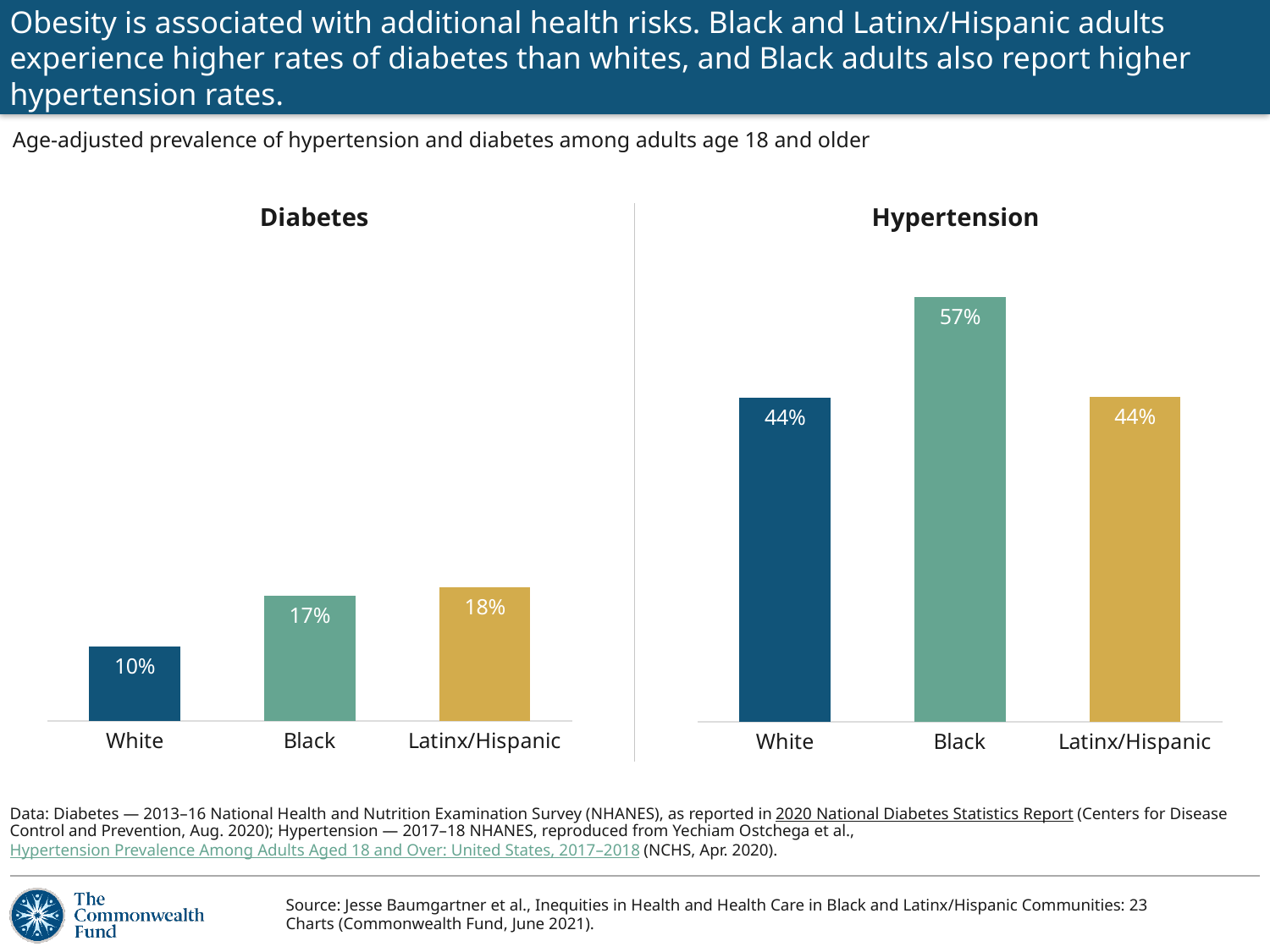
In the Diabetes chart, which group has the lowest value? White In the Hypertension chart, which group has the highest value? Black What kind of chart is the Diabetes chart? Bar chart In the Diabetes chart, what is the value for Latinx/Hispanic adults? 18% In the Hypertension chart, what is the difference between the values for Black and White adults? 13 percentage points How many groups are shown in the Hypertension chart? 3 In the Hypertension chart, what is the value for White adults? 44% In the Diabetes chart, what is the value for White adults? 10% In the Diabetes chart, which is larger, the value for Black adults or the value for White adults? Black In the Hypertension chart, what is the value for Black adults? 57% In the Diabetes chart, which group has the highest value? Latinx/Hispanic In the Diabetes chart, what is the difference between the values for Black and White adults? 7 percentage points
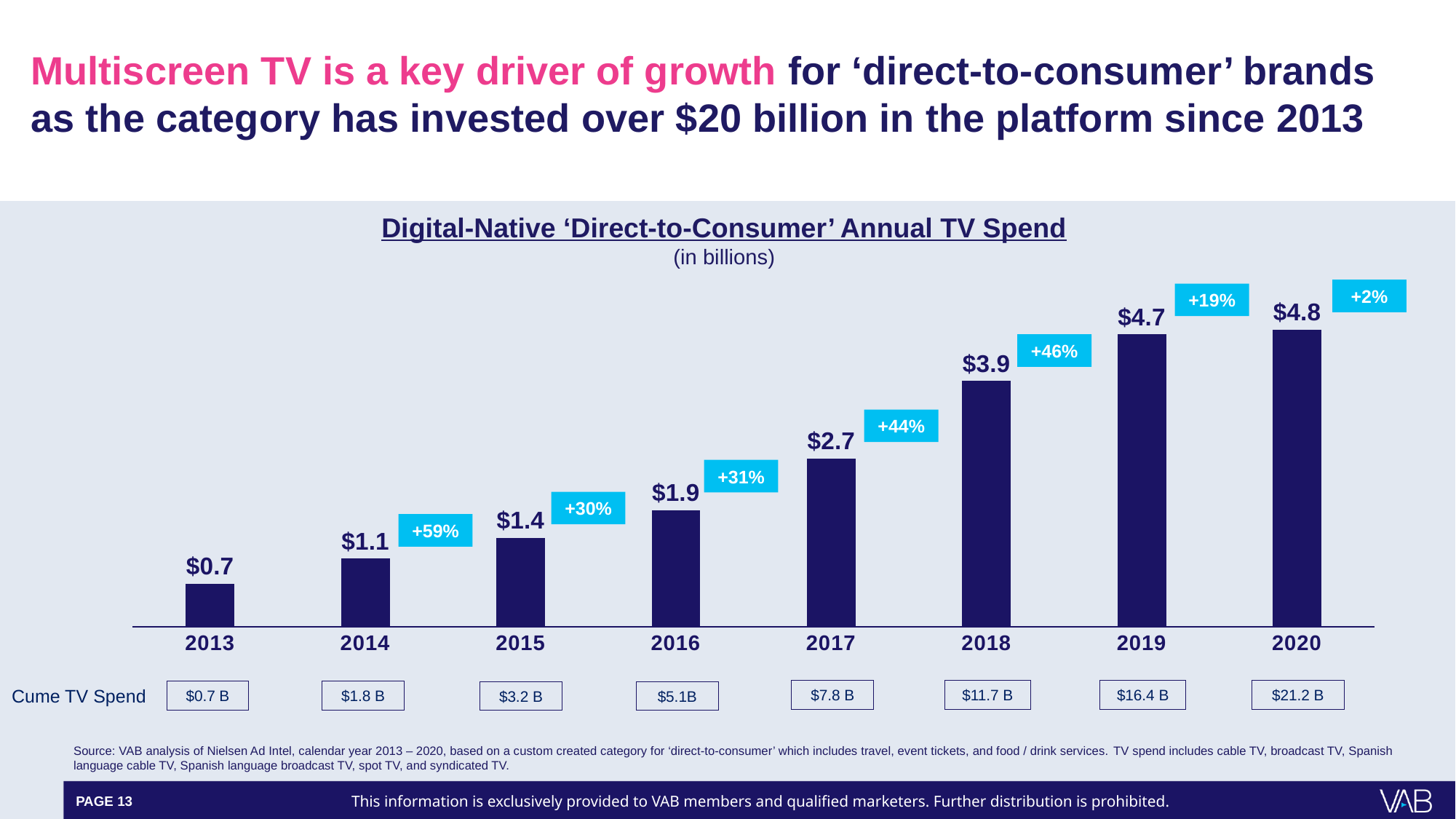
What is the cumulative TV spend shown for 2020? $21.2 B Do the annual TV spend values rise or fall from 2013 to 2020? Rise Which year has the lowest annual TV spend? 2013 What is the year-over-year growth percentage shown for 2018? +46% What is the annual TV spend for 2013? $0.7 What is the title of the chart? Digital-Native 'Direct-to-Consumer' Annual TV Spend What kind of chart is shown on the slide? Bar chart What is the difference in annual TV spend between 2019 and 2016? $2.8 Which year has a larger annual TV spend, 2015 or 2018? 2018 How many years are shown on the chart? 8 What is the annual TV spend for 2017? $2.7 Which year has the highest annual TV spend? 2020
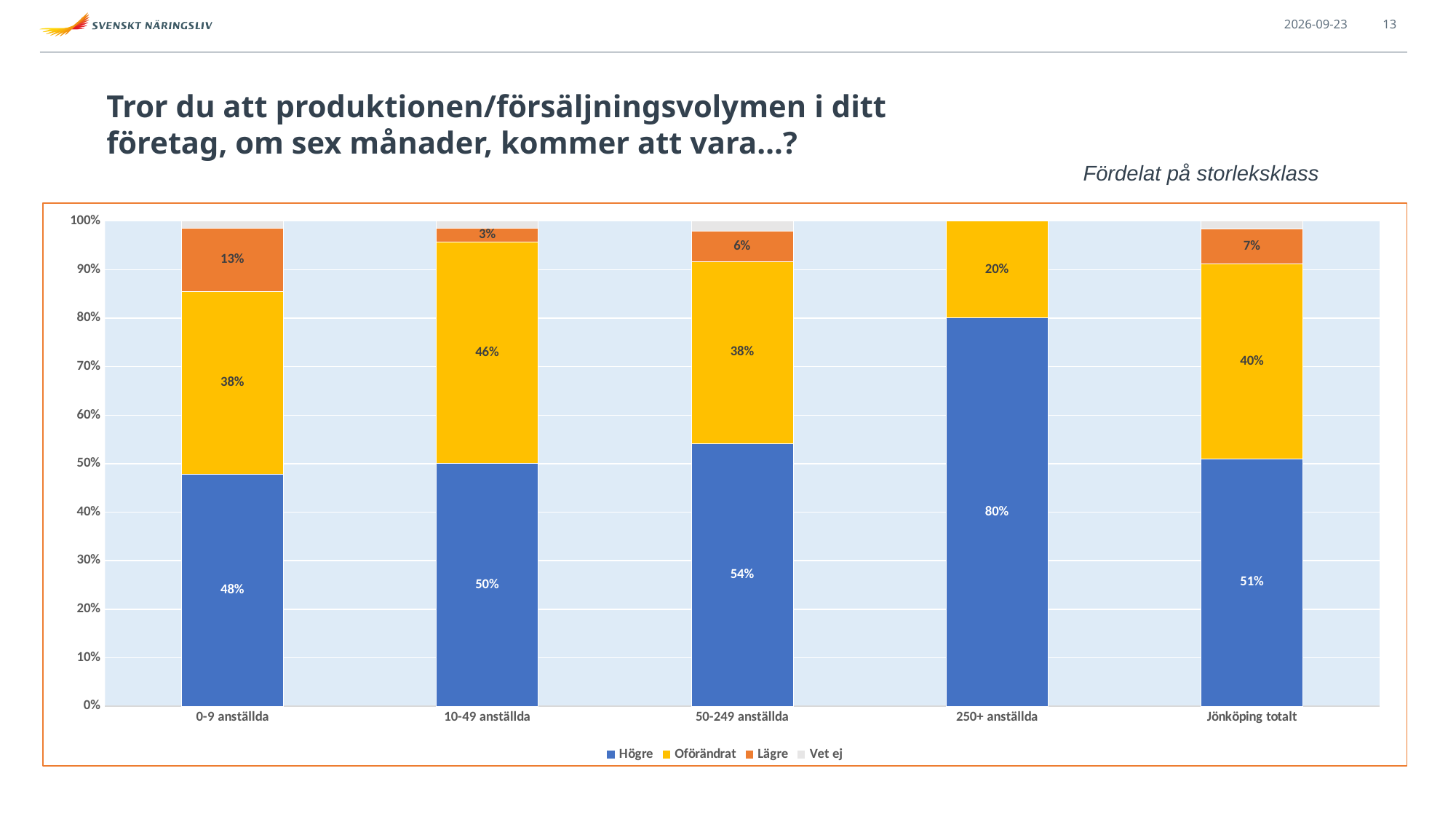
How many categories are shown on the x axis? 5 What is the Lägre value for Jönköping totalt? 7% How many series does the legend list? 4 What is the Oförändrat value for 10-49 anställda? 46% Is the Vet ej value for 50-249 anställda greater or less than 10%? less What is the difference in percentage points between the Högre value for 250+ anställda and the Högre value for 0-9 anställda? 32 percentage points Which category has the highest Lägre share? 0-9 anställda What percentage of companies with 0-9 anställda answered Högre? 48% What is the Högre value for 250+ anställda? 80% Which category has the highest Högre share? 250+ anställda What kind of chart is shown on the slide? Stacked bar chart Which is larger: the Oförändrat value for 10-49 anställda or for 0-9 anställda? 10-49 anställda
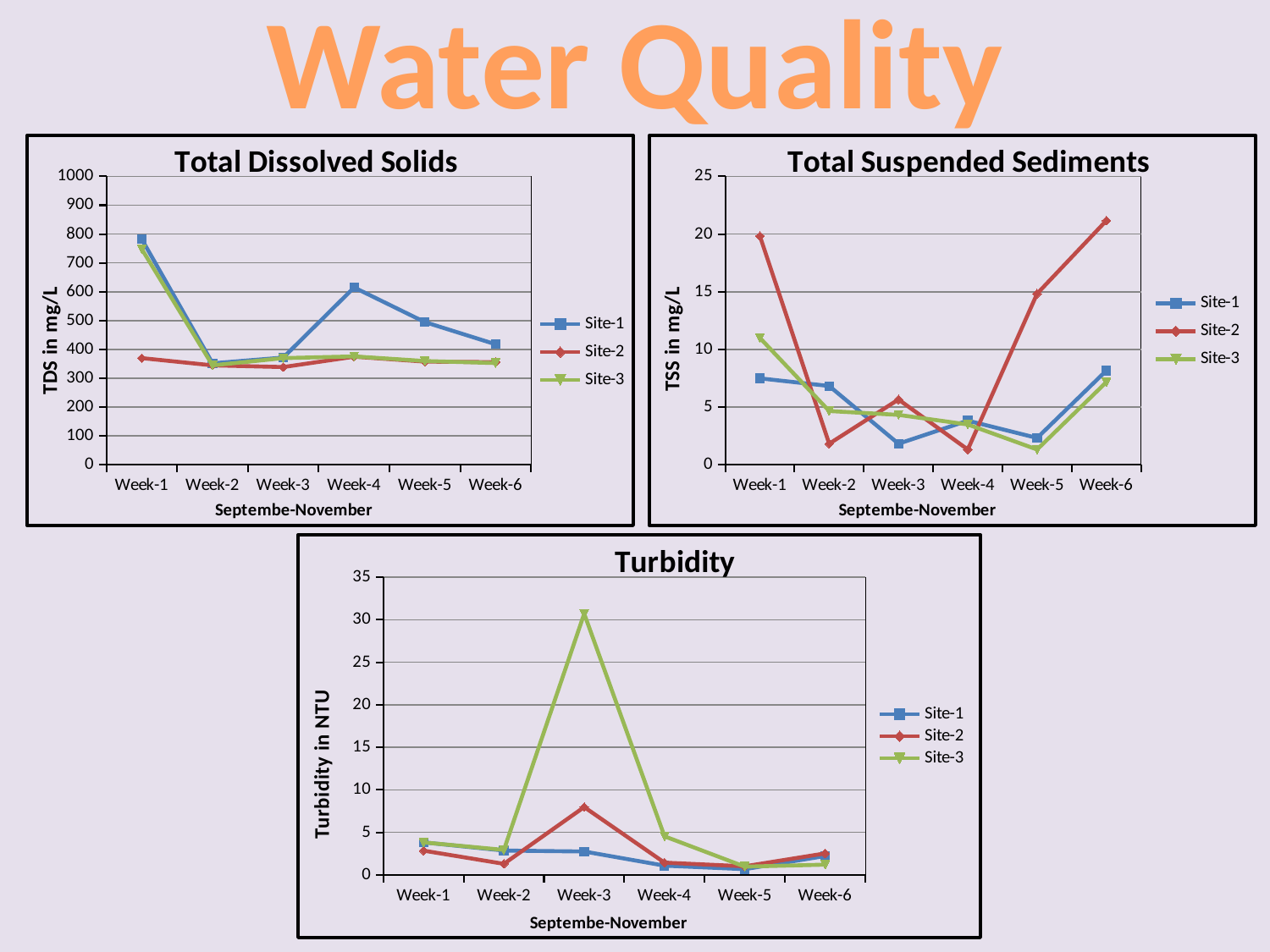
How many series does the legend of the Turbidity chart list? 3 In the Turbidity chart, is the value for Site-3 at Week-3 greater or less than 25? greater In the Total Suspended Sediments chart, is the value for Site-1 at Week-1 greater or less than 5? greater In the Total Dissolved Solids chart, at which week does Site-1 reach its highest value? Week-1 In the Turbidity chart, at which week does Site-3 reach its highest value? Week-3 In the Total Dissolved Solids chart, which is larger at Week-4, Site-1 or Site-2? Site-1 In the Total Dissolved Solids chart, is the value for Site-1 at Week-4 greater or less than 500? greater How many weeks are plotted along the x axis of the Total Suspended Sediments chart? 6 In the Total Dissolved Solids chart, do the Site-1 values rise or fall from Week-4 to Week-6? fall In the Total Suspended Sediments chart, which site has the highest value at Week-6? Site-2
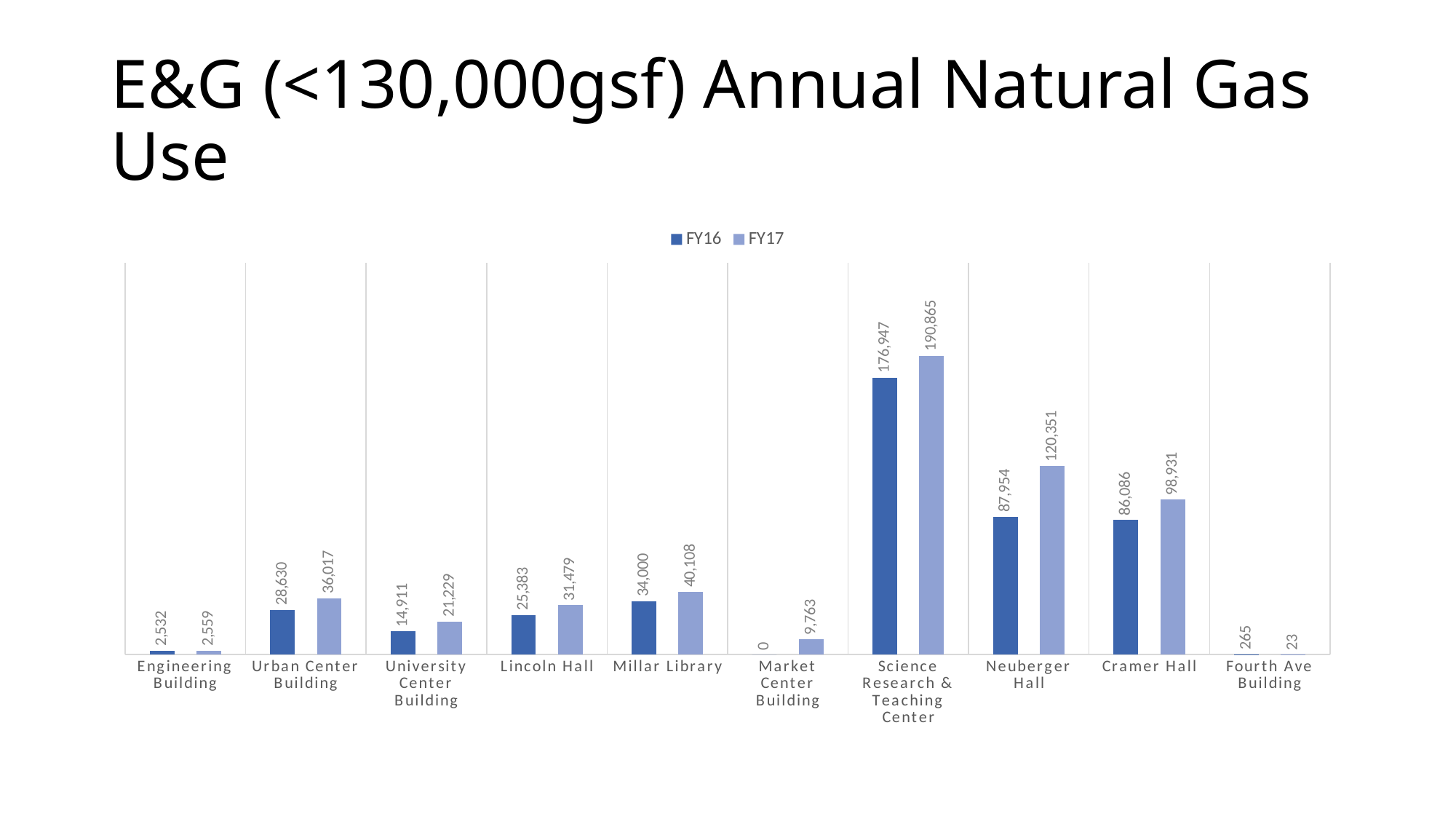
Which is larger for Millar Library, the FY16 value or the FY17 value? FY17 How many buildings are shown on the x axis? 10 What is the title of the slide? E&G (<130,000gsf) Annual Natural Gas Use What is the FY17 value for Neuberger Hall? 120,351 What is the FY16 value for Fourth Ave Building? 265 What kind of chart is shown on the slide? Bar chart How many series does the legend list? 2 What is the FY17 value for Market Center Building? 9,763 What is the difference between the FY17 and FY16 values for Cramer Hall? 12,845 Which building has the lowest FY16 value? Market Center Building What is the FY16 value for Lincoln Hall? 25,383 Which building has the highest FY17 value? Science Research & Teaching Center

-*-*-

* Opdracht: Neem alle gegevens hierboven letterlijk over en laat de afbeeldingen weg.

* Verwacht antwoord:
In the Diabetes chart, which group has the lowest value? White In the Hypertension chart, which group has the highest value? Black What kind of chart is the Diabetes chart? Bar chart In the Diabetes chart, what is the value for Latinx/Hispanic adults? 18% In the Hypertension chart, what is the difference between the values for Black and White adults? 13 percentage points How many groups are shown in the Hypertension chart? 3 In the Hypertension chart, what is the value for White adults? 44% In the Diabetes chart, what is the value for White adults? 10% In the Diabetes chart, which is larger, the value for Black adults or the value for White adults? Black In the Hypertension chart, what is the value for Black adults? 57% In the Diabetes chart, which group has the highest value? Latinx/Hispanic In the Diabetes chart, what is the difference between the values for Black and White adults? 7 percentage points
What is the cumulative TV spend shown for 2020? $21.2 B Do the annual TV spend values rise or fall from 2013 to 2020? Rise Which year has the lowest annual TV spend? 2013 What is the year-over-year growth percentage shown for 2018? +46% What is the annual TV spend for 2013? $0.7 What is the title of the chart? Digital-Native 'Direct-to-Consumer' Annual TV Spend What kind of chart is shown on the slide? Bar chart What is the difference in annual TV spend between 2019 and 2016? $2.8 Which year has a larger annual TV spend, 2015 or 2018? 2018 How many years are shown on the chart? 8 What is the annual TV spend for 2017? $2.7 Which year has the highest annual TV spend? 2020
How many categories are shown on the x axis? 5 What is the Lägre value for Jönköping totalt? 7% How many series does the legend list? 4 What is the Oförändrat value for 10-49 anställda? 46% Is the Vet ej value for 50-249 anställda greater or less than 10%? less What is the difference in percentage points between the Högre value for 250+ anställda and the Högre value for 0-9 anställda? 32 percentage points Which category has the highest Lägre share? 0-9 anställda What percentage of companies with 0-9 anställda answered Högre? 48% What is the Högre value for 250+ anställda? 80% Which category has the highest Högre share? 250+ anställda What kind of chart is shown on the slide? Stacked bar chart Which is larger: the Oförändrat value for 10-49 anställda or for 0-9 anställda? 10-49 anställda
How many series does the legend of the Turbidity chart list? 3 In the Turbidity chart, is the value for Site-3 at Week-3 greater or less than 25? greater In the Total Suspended Sediments chart, is the value for Site-1 at Week-1 greater or less than 5? greater In the Total Dissolved Solids chart, at which week does Site-1 reach its highest value? Week-1 In the Turbidity chart, at which week does Site-3 reach its highest value? Week-3 In the Total Dissolved Solids chart, which is larger at Week-4, Site-1 or Site-2? Site-1 In the Total Dissolved Solids chart, is the value for Site-1 at Week-4 greater or less than 500? greater How many weeks are plotted along the x axis of the Total Suspended Sediments chart? 6 In the Total Dissolved Solids chart, do the Site-1 values rise or fall from Week-4 to Week-6? fall In the Total Suspended Sediments chart, which site has the highest value at Week-6? Site-2
Which is larger for Millar Library, the FY16 value or the FY17 value? FY17 How many buildings are shown on the x axis? 10 What is the title of the slide? E&G (<130,000gsf) Annual Natural Gas Use What is the FY17 value for Neuberger Hall? 120,351 What is the FY16 value for Fourth Ave Building? 265 What kind of chart is shown on the slide? Bar chart How many series does the legend list? 2 What is the FY17 value for Market Center Building? 9,763 What is the difference between the FY17 and FY16 values for Cramer Hall? 12,845 Which building has the lowest FY16 value? Market Center Building What is the FY16 value for Lincoln Hall? 25,383 Which building has the highest FY17 value? Science Research & Teaching Center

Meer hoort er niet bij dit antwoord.